Text shown
As regular readers of my other blog, Pragmatism Refreshed, (cfaille.blogspot.com) know, I'm all in favor of the Second Circuit's AFSCME decision, and in favor of letting it stand. The decision opened the doors for a sort of meta-election, in which dissident stockholders can get on a proxy ballot asking the whole body of shareholders to determine rules for directorial elections.

I'm happy about AFSCME not despite the possibility that it will prove a "slippery slope," to other avenues for shareholder democracy, but largely because it might.

By itself, this is a small matter. I can't imagine a lot of election-rules tinkering breaking out in corporate America as a result of anything the SEC does or doesn't do, nor do I think a lot of good would be accomplished it it did.

Still, the shareholders own the company, and it is good to remind the company management, their employees, of that simple fact.

At any rate, the SEC has under consideration two rule proposals which would (to differing degrees) cut back on the AFSCME precedent. Those rules were the subject of the banking committee hearing last week, and SEC chairman Cox gave the usual bureaucratic on-the-one hand but on-the-other-hand sort of testimony.

I think the very fact that the SEC is short handed now will prevent it from doing anything rash in the immediate future. Its good to know, though, that the members of that agency know that the legislature, with its oversight responsibilities in mind, is looking over their shoulder.

Monday, November 19, 2007

Votes to Withhold

Suppose the incumbent directors of a company are running unopposed for re-election. For whatever combination of reasons, opposition has developed too late to meet the deadline for the filing of an alternative slate. But, now, opposition HAS developed.

Is there any significant manner in which it may express itself? Yes.

Stockholders may withhold their votes (or, as it is sometimes put, they may vote Withhold). Sometimes an impressive showing in a vote-withhold campaign will make the point.

The already-classic example of this played out at Disney in 2004 - 2005. It was in March of the first of those years that Disney's shareholders withheld 43% of the votes for the re-election of Michael Eisner as a member of the board.

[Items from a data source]
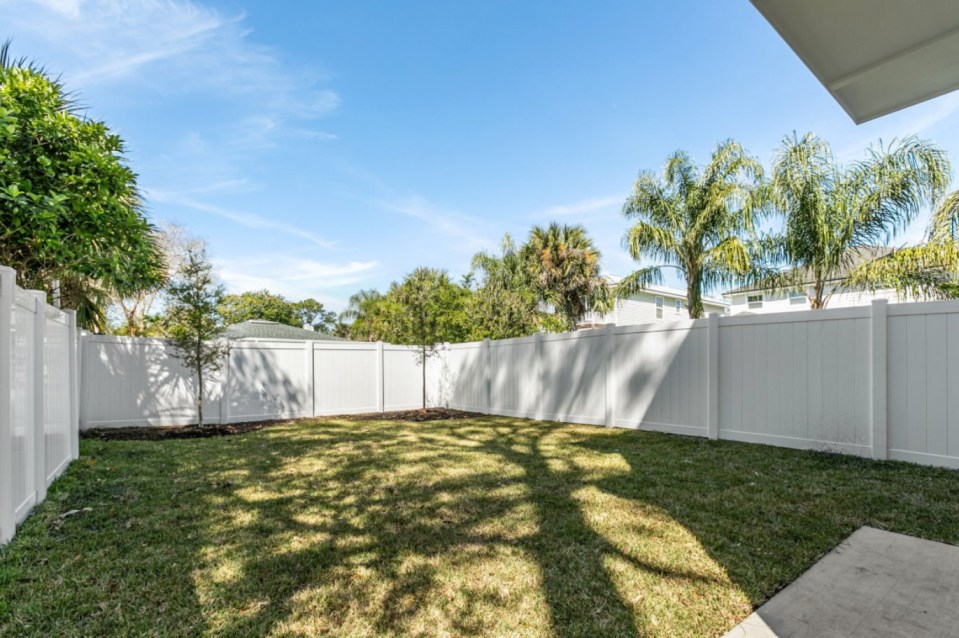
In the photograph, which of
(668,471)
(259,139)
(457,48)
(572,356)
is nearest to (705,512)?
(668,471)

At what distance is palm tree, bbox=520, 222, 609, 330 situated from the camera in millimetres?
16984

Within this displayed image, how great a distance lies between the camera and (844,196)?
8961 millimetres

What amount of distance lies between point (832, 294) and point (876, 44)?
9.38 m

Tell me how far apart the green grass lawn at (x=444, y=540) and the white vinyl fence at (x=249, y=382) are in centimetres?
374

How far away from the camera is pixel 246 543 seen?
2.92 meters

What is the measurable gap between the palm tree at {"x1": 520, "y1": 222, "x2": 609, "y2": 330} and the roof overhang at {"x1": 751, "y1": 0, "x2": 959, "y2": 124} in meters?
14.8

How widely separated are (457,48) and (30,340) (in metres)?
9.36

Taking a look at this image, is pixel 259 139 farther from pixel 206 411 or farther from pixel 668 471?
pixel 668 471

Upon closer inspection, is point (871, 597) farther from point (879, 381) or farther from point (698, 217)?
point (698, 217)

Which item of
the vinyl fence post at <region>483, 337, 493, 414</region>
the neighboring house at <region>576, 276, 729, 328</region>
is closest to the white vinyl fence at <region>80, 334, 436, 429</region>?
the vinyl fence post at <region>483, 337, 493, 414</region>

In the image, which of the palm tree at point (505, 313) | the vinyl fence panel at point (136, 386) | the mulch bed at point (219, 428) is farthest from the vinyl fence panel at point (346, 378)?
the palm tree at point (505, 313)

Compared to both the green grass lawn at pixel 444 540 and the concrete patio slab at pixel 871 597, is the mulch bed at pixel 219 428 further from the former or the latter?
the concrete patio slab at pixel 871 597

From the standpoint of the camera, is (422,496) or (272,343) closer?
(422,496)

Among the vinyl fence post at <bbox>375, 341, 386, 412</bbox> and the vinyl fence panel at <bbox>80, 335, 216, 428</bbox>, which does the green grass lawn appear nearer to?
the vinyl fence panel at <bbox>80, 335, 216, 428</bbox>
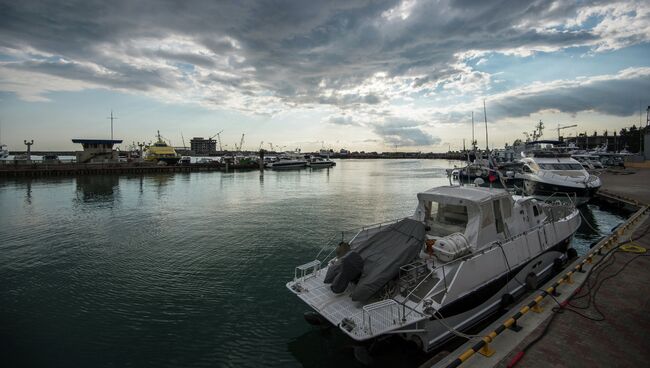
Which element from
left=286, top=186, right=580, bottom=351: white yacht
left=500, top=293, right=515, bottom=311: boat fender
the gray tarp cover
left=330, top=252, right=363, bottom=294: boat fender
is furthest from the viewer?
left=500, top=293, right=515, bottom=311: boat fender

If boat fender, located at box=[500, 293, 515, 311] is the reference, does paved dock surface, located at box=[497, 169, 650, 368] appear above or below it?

Exercise requirements
• a. According to the shareholder-voting text, why does the writer expect the SEC not to do anything rash in the immediate future?
• b. From the shareholder-voting text, extract word for word the part that opens with the words containing "As regular readers" and closes with "accomplished it it did.".

Solutions below
• a. The writer expects the SEC to hold back because the agency is short-handed now.

• b.
As regular readers of my other blog, Pragmatism Refreshed, (cfaille.blogspot.com) know, I'm all in favor of the Second Circuit's AFSCME decision, and in favor of letting it stand. The decision opened the doors for a sort of meta-election, in which dissident stockholders can get on a proxy ballot asking the whole body of shareholders to determine rules for directorial elections.

I'm happy about AFSCME not despite the possibility that it will prove a "slippery slope," to other avenues for shareholder democracy, but largely because it might.

By itself, this is a small matter. I can't imagine a lot of election-rules tinkering breaking out in corporate America as a result of anything the SEC does or doesn't do, nor do I think a lot of good would be accomplished it it did.